Exercise brief: Set down the entries again word for word, without any of the images.

Collected data
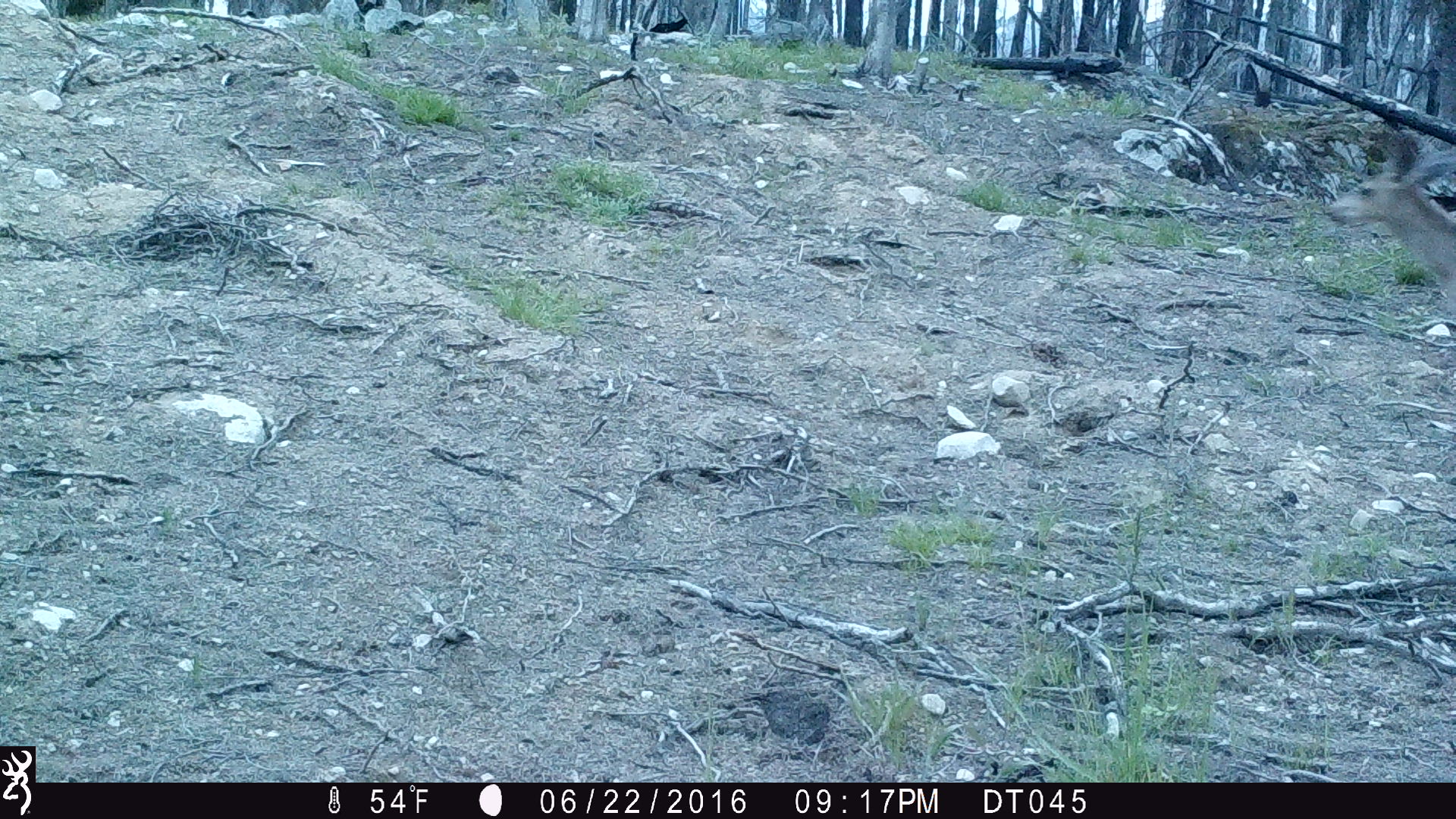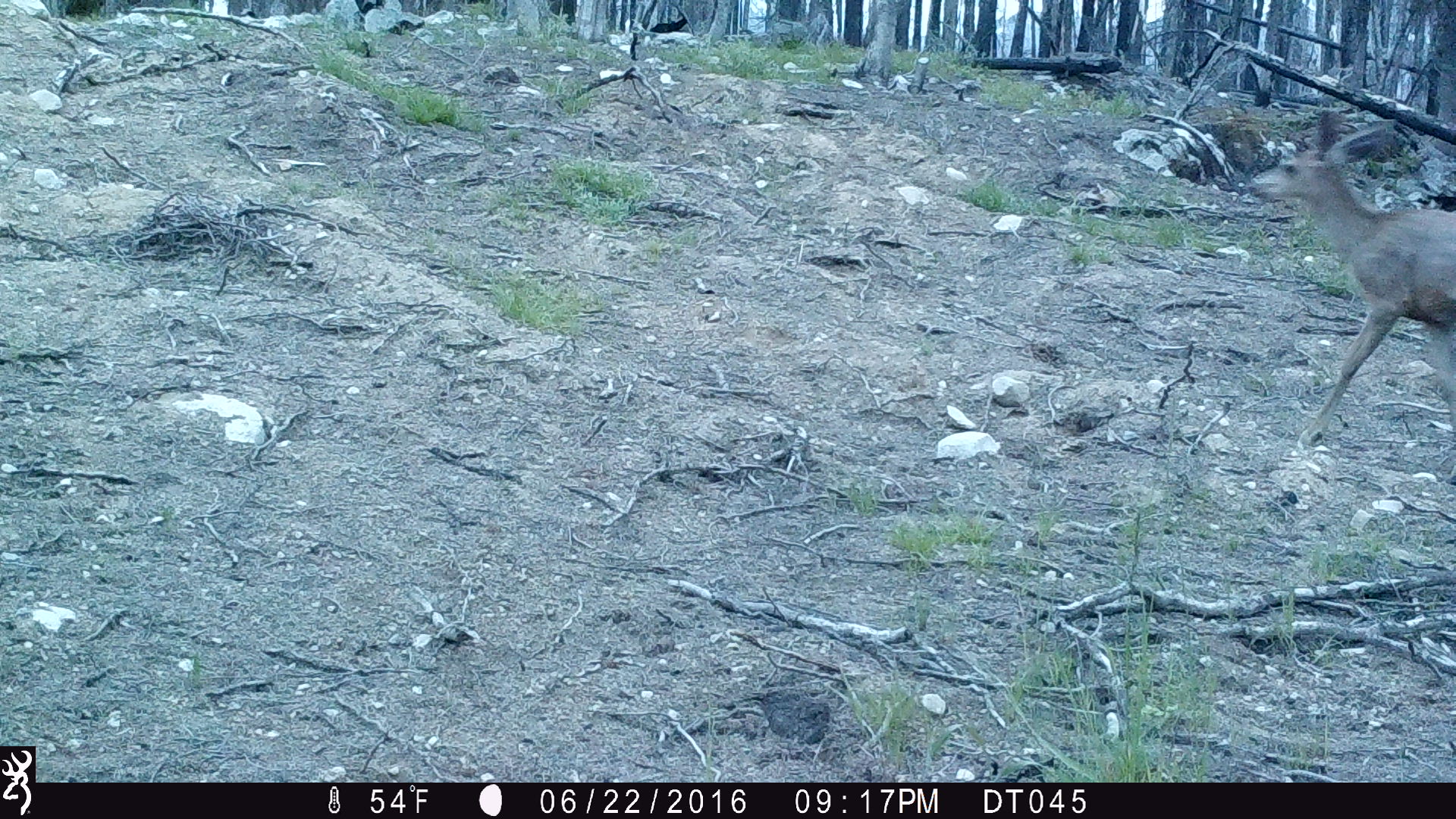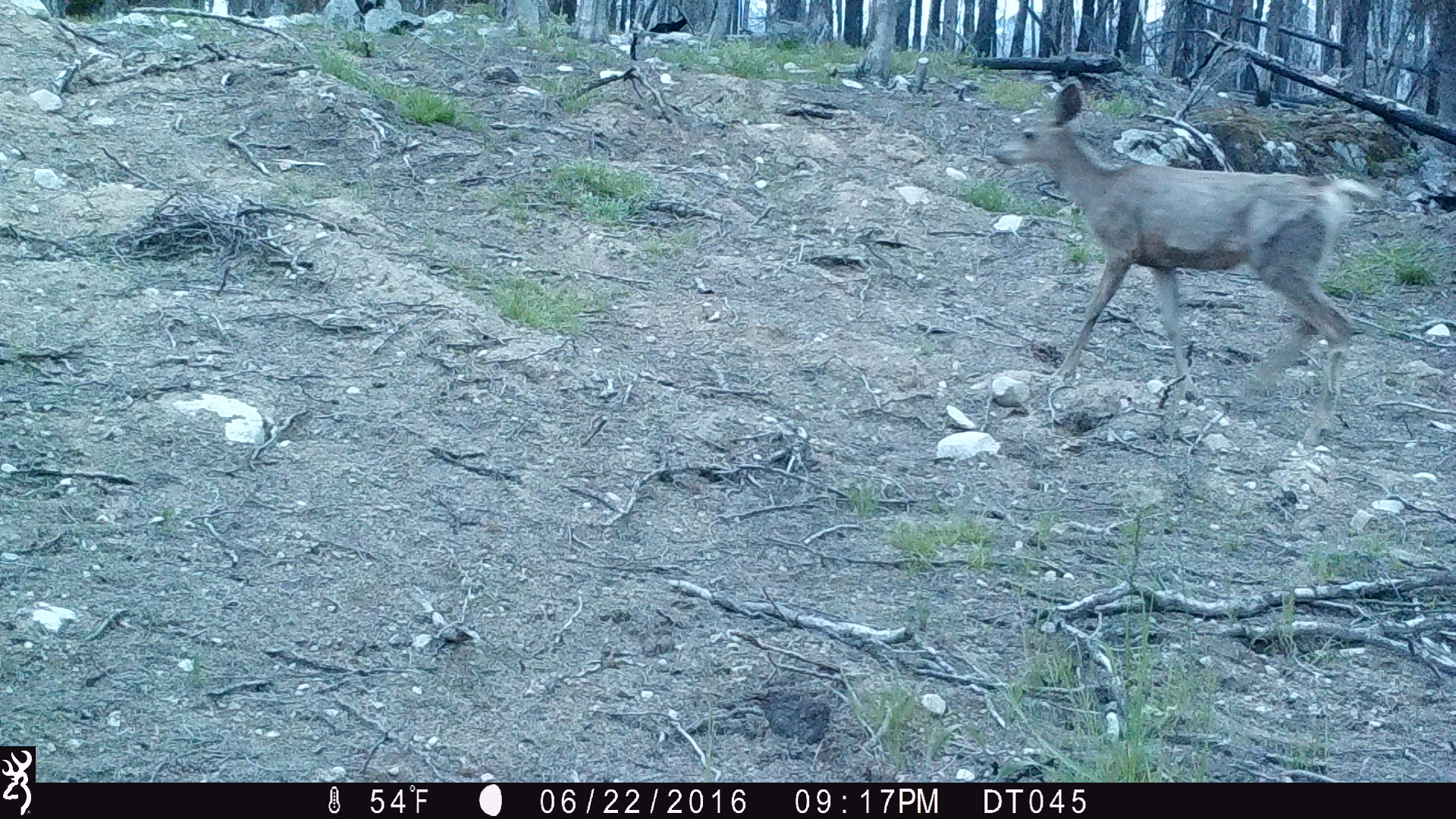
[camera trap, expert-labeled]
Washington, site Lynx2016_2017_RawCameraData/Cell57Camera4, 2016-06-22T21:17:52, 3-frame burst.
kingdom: Animalia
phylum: Chordata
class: Mammalia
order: Artiodactyla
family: Cervidae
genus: Odocoileus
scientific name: Odocoileus hemionus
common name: mule deer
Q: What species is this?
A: Odocoileus hemionus (mule deer).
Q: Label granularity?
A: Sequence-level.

Answer box:
[camera trap, expert-labeled]
Washington, site Lynx2016_2017_RawCameraData/Cell57Camera4, 2016-06-22T21:17:52, 3-frame burst.
kingdom: Animalia
phylum: Chordata
class: Mammalia
order: Artiodactyla
family: Cervidae
genus: Odocoileus
scientific name: Odocoileus hemionus
common name: mule deer
Q: What species is this?
A: Odocoileus hemionus (mule deer).
Q: Label granularity?
A: Sequence-level.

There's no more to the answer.